START DATA SUPPLIED
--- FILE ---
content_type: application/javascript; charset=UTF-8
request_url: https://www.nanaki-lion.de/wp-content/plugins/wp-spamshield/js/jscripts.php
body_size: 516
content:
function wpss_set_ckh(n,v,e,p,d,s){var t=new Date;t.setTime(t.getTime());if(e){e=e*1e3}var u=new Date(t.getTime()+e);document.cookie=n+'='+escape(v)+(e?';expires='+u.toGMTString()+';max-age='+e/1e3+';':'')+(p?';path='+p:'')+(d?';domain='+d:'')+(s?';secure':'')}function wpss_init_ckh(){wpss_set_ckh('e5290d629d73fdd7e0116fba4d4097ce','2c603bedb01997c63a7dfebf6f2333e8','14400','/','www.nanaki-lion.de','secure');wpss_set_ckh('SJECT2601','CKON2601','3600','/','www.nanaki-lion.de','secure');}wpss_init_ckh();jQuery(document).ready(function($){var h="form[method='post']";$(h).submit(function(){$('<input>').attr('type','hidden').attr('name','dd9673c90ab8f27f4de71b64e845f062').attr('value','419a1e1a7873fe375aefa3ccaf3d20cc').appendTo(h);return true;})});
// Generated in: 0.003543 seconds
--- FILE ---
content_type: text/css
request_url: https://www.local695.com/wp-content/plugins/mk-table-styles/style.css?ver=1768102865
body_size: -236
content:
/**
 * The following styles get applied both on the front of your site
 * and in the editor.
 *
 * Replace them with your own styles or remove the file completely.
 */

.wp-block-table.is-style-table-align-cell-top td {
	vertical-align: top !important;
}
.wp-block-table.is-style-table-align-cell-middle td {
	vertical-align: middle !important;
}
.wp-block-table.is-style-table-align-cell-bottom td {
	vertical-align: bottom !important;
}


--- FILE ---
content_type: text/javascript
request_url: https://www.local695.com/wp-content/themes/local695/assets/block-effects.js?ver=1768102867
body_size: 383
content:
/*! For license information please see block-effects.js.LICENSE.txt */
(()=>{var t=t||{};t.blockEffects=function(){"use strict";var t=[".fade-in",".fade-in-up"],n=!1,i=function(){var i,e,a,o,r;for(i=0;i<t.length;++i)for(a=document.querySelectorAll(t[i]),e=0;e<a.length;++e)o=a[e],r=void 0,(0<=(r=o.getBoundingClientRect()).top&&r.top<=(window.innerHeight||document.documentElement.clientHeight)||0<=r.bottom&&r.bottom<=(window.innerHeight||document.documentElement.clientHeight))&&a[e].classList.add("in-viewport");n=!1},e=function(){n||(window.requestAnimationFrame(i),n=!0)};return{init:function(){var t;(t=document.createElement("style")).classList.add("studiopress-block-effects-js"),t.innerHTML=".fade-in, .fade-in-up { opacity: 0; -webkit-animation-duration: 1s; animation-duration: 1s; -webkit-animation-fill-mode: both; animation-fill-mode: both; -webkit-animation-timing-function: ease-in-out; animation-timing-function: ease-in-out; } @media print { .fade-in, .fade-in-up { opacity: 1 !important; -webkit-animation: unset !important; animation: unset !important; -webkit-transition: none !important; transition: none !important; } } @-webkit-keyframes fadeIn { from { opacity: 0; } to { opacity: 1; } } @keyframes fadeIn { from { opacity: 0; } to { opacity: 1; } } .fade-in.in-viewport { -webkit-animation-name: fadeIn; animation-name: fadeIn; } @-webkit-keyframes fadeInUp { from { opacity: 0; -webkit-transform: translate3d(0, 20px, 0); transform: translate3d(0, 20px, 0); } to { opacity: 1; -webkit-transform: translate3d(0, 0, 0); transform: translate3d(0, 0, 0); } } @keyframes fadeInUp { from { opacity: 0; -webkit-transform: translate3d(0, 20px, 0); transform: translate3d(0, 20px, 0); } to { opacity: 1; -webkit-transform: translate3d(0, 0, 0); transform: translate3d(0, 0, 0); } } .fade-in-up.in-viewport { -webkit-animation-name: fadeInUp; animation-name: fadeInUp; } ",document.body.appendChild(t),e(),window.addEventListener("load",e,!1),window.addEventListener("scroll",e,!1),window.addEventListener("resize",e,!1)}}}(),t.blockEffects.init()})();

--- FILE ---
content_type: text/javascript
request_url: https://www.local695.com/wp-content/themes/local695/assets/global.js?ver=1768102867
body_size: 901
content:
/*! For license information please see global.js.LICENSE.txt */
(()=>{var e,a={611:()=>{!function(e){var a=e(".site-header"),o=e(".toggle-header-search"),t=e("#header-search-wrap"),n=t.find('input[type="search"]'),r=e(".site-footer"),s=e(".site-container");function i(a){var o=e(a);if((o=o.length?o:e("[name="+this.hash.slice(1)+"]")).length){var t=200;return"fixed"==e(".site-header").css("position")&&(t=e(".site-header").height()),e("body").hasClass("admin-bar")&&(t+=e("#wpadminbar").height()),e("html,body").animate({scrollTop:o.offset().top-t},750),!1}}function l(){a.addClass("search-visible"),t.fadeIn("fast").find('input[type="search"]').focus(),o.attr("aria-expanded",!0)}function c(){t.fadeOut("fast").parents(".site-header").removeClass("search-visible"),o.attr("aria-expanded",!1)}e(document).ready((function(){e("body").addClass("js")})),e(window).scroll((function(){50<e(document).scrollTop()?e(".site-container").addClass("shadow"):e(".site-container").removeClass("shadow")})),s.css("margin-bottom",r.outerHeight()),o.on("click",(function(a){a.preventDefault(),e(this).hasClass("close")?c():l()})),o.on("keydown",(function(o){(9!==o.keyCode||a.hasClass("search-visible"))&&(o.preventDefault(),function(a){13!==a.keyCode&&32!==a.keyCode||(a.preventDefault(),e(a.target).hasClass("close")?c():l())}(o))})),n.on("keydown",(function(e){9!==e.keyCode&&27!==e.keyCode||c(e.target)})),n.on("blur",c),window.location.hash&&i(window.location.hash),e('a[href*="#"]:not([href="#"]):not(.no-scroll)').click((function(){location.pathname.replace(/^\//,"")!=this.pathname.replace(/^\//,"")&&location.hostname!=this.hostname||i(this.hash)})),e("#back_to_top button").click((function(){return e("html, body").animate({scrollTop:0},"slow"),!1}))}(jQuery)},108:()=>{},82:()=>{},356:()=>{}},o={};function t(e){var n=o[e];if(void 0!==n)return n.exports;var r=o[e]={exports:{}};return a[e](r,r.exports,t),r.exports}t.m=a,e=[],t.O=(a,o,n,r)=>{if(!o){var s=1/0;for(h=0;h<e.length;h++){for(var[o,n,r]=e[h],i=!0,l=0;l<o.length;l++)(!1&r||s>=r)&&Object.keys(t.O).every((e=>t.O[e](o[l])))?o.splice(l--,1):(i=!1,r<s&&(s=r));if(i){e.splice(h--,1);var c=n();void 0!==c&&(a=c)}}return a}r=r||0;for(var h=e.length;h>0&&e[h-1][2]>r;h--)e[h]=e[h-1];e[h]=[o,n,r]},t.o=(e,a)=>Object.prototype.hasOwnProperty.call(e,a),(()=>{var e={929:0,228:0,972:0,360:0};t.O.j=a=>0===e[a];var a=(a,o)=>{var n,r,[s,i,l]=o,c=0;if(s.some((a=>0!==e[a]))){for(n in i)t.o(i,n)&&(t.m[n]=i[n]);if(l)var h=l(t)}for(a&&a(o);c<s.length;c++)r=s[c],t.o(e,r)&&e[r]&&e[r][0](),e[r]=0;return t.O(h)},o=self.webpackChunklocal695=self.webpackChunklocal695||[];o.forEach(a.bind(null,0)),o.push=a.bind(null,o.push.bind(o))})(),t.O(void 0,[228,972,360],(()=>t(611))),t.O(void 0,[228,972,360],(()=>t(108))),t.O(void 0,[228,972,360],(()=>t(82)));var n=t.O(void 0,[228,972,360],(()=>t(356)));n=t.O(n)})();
END DATA SUPPLIED
■ **WHAT THE TASK REQUIRES**
Output the entire data exactly, line for line.

■ **RESPONSE BOX**
--- FILE ---
content_type: application/javascript; charset=UTF-8
request_url: https://www.nanaki-lion.de/wp-content/plugins/wp-spamshield/js/jscripts.php
body_size: 516
content:
function wpss_set_ckh(n,v,e,p,d,s){var t=new Date;t.setTime(t.getTime());if(e){e=e*1e3}var u=new Date(t.getTime()+e);document.cookie=n+'='+escape(v)+(e?';expires='+u.toGMTString()+';max-age='+e/1e3+';':'')+(p?';path='+p:'')+(d?';domain='+d:'')+(s?';secure':'')}function wpss_init_ckh(){wpss_set_ckh('e5290d629d73fdd7e0116fba4d4097ce','2c603bedb01997c63a7dfebf6f2333e8','14400','/','www.nanaki-lion.de','secure');wpss_set_ckh('SJECT2601','CKON2601','3600','/','www.nanaki-lion.de','secure');}wpss_init_ckh();jQuery(document).ready(function($){var h="form[method='post']";$(h).submit(function(){$('<input>').attr('type','hidden').attr('name','dd9673c90ab8f27f4de71b64e845f062').attr('value','419a1e1a7873fe375aefa3ccaf3d20cc').appendTo(h);return true;})});
// Generated in: 0.003543 seconds
--- FILE ---
content_type: text/css
request_url: https://www.local695.com/wp-content/plugins/mk-table-styles/style.css?ver=1768102865
body_size: -236
content:
/**
 * The following styles get applied both on the front of your site
 * and in the editor.
 *
 * Replace them with your own styles or remove the file completely.
 */

.wp-block-table.is-style-table-align-cell-top td {
	vertical-align: top !important;
}
.wp-block-table.is-style-table-align-cell-middle td {
	vertical-align: middle !important;
}
.wp-block-table.is-style-table-align-cell-bottom td {
	vertical-align: bottom !important;
}


--- FILE ---
content_type: text/javascript
request_url: https://www.local695.com/wp-content/themes/local695/assets/block-effects.js?ver=1768102867
body_size: 383
content:
/*! For license information please see block-effects.js.LICENSE.txt */
(()=>{var t=t||{};t.blockEffects=function(){"use strict";var t=[".fade-in",".fade-in-up"],n=!1,i=function(){var i,e,a,o,r;for(i=0;i<t.length;++i)for(a=document.querySelectorAll(t[i]),e=0;e<a.length;++e)o=a[e],r=void 0,(0<=(r=o.getBoundingClientRect()).top&&r.top<=(window.innerHeight||document.documentElement.clientHeight)||0<=r.bottom&&r.bottom<=(window.innerHeight||document.documentElement.clientHeight))&&a[e].classList.add("in-viewport");n=!1},e=function(){n||(window.requestAnimationFrame(i),n=!0)};return{init:function(){var t;(t=document.createElement("style")).classList.add("studiopress-block-effects-js"),t.innerHTML=".fade-in, .fade-in-up { opacity: 0; -webkit-animation-duration: 1s; animation-duration: 1s; -webkit-animation-fill-mode: both; animation-fill-mode: both; -webkit-animation-timing-function: ease-in-out; animation-timing-function: ease-in-out; } @media print { .fade-in, .fade-in-up { opacity: 1 !important; -webkit-animation: unset !important; animation: unset !important; -webkit-transition: none !important; transition: none !important; } } @-webkit-keyframes fadeIn { from { opacity: 0; } to { opacity: 1; } } @keyframes fadeIn { from { opacity: 0; } to { opacity: 1; } } .fade-in.in-viewport { -webkit-animation-name: fadeIn; animation-name: fadeIn; } @-webkit-keyframes fadeInUp { from { opacity: 0; -webkit-transform: translate3d(0, 20px, 0); transform: translate3d(0, 20px, 0); } to { opacity: 1; -webkit-transform: translate3d(0, 0, 0); transform: translate3d(0, 0, 0); } } @keyframes fadeInUp { from { opacity: 0; -webkit-transform: translate3d(0, 20px, 0); transform: translate3d(0, 20px, 0); } to { opacity: 1; -webkit-transform: translate3d(0, 0, 0); transform: translate3d(0, 0, 0); } } .fade-in-up.in-viewport { -webkit-animation-name: fadeInUp; animation-name: fadeInUp; } ",document.body.appendChild(t),e(),window.addEventListener("load",e,!1),window.addEventListener("scroll",e,!1),window.addEventListener("resize",e,!1)}}}(),t.blockEffects.init()})();

--- FILE ---
content_type: text/javascript
request_url: https://www.local695.com/wp-content/themes/local695/assets/global.js?ver=1768102867
body_size: 901
content:
/*! For license information please see global.js.LICENSE.txt */
(()=>{var e,a={611:()=>{!function(e){var a=e(".site-header"),o=e(".toggle-header-search"),t=e("#header-search-wrap"),n=t.find('input[type="search"]'),r=e(".site-footer"),s=e(".site-container");function i(a){var o=e(a);if((o=o.length?o:e("[name="+this.hash.slice(1)+"]")).length){var t=200;return"fixed"==e(".site-header").css("position")&&(t=e(".site-header").height()),e("body").hasClass("admin-bar")&&(t+=e("#wpadminbar").height()),e("html,body").animate({scrollTop:o.offset().top-t},750),!1}}function l(){a.addClass("search-visible"),t.fadeIn("fast").find('input[type="search"]').focus(),o.attr("aria-expanded",!0)}function c(){t.fadeOut("fast").parents(".site-header").removeClass("search-visible"),o.attr("aria-expanded",!1)}e(document).ready((function(){e("body").addClass("js")})),e(window).scroll((function(){50<e(document).scrollTop()?e(".site-container").addClass("shadow"):e(".site-container").removeClass("shadow")})),s.css("margin-bottom",r.outerHeight()),o.on("click",(function(a){a.preventDefault(),e(this).hasClass("close")?c():l()})),o.on("keydown",(function(o){(9!==o.keyCode||a.hasClass("search-visible"))&&(o.preventDefault(),function(a){13!==a.keyCode&&32!==a.keyCode||(a.preventDefault(),e(a.target).hasClass("close")?c():l())}(o))})),n.on("keydown",(function(e){9!==e.keyCode&&27!==e.keyCode||c(e.target)})),n.on("blur",c),window.location.hash&&i(window.location.hash),e('a[href*="#"]:not([href="#"]):not(.no-scroll)').click((function(){location.pathname.replace(/^\//,"")!=this.pathname.replace(/^\//,"")&&location.hostname!=this.hostname||i(this.hash)})),e("#back_to_top button").click((function(){return e("html, body").animate({scrollTop:0},"slow"),!1}))}(jQuery)},108:()=>{},82:()=>{},356:()=>{}},o={};function t(e){var n=o[e];if(void 0!==n)return n.exports;var r=o[e]={exports:{}};return a[e](r,r.exports,t),r.exports}t.m=a,e=[],t.O=(a,o,n,r)=>{if(!o){var s=1/0;for(h=0;h<e.length;h++){for(var[o,n,r]=e[h],i=!0,l=0;l<o.length;l++)(!1&r||s>=r)&&Object.keys(t.O).every((e=>t.O[e](o[l])))?o.splice(l--,1):(i=!1,r<s&&(s=r));if(i){e.splice(h--,1);var c=n();void 0!==c&&(a=c)}}return a}r=r||0;for(var h=e.length;h>0&&e[h-1][2]>r;h--)e[h]=e[h-1];e[h]=[o,n,r]},t.o=(e,a)=>Object.prototype.hasOwnProperty.call(e,a),(()=>{var e={929:0,228:0,972:0,360:0};t.O.j=a=>0===e[a];var a=(a,o)=>{var n,r,[s,i,l]=o,c=0;if(s.some((a=>0!==e[a]))){for(n in i)t.o(i,n)&&(t.m[n]=i[n]);if(l)var h=l(t)}for(a&&a(o);c<s.length;c++)r=s[c],t.o(e,r)&&e[r]&&e[r][0](),e[r]=0;return t.O(h)},o=self.webpackChunklocal695=self.webpackChunklocal695||[];o.forEach(a.bind(null,0)),o.push=a.bind(null,o.push.bind(o))})(),t.O(void 0,[228,972,360],(()=>t(611))),t.O(void 0,[228,972,360],(()=>t(108))),t.O(void 0,[228,972,360],(()=>t(82)));var n=t.O(void 0,[228,972,360],(()=>t(356)));n=t.O(n)})();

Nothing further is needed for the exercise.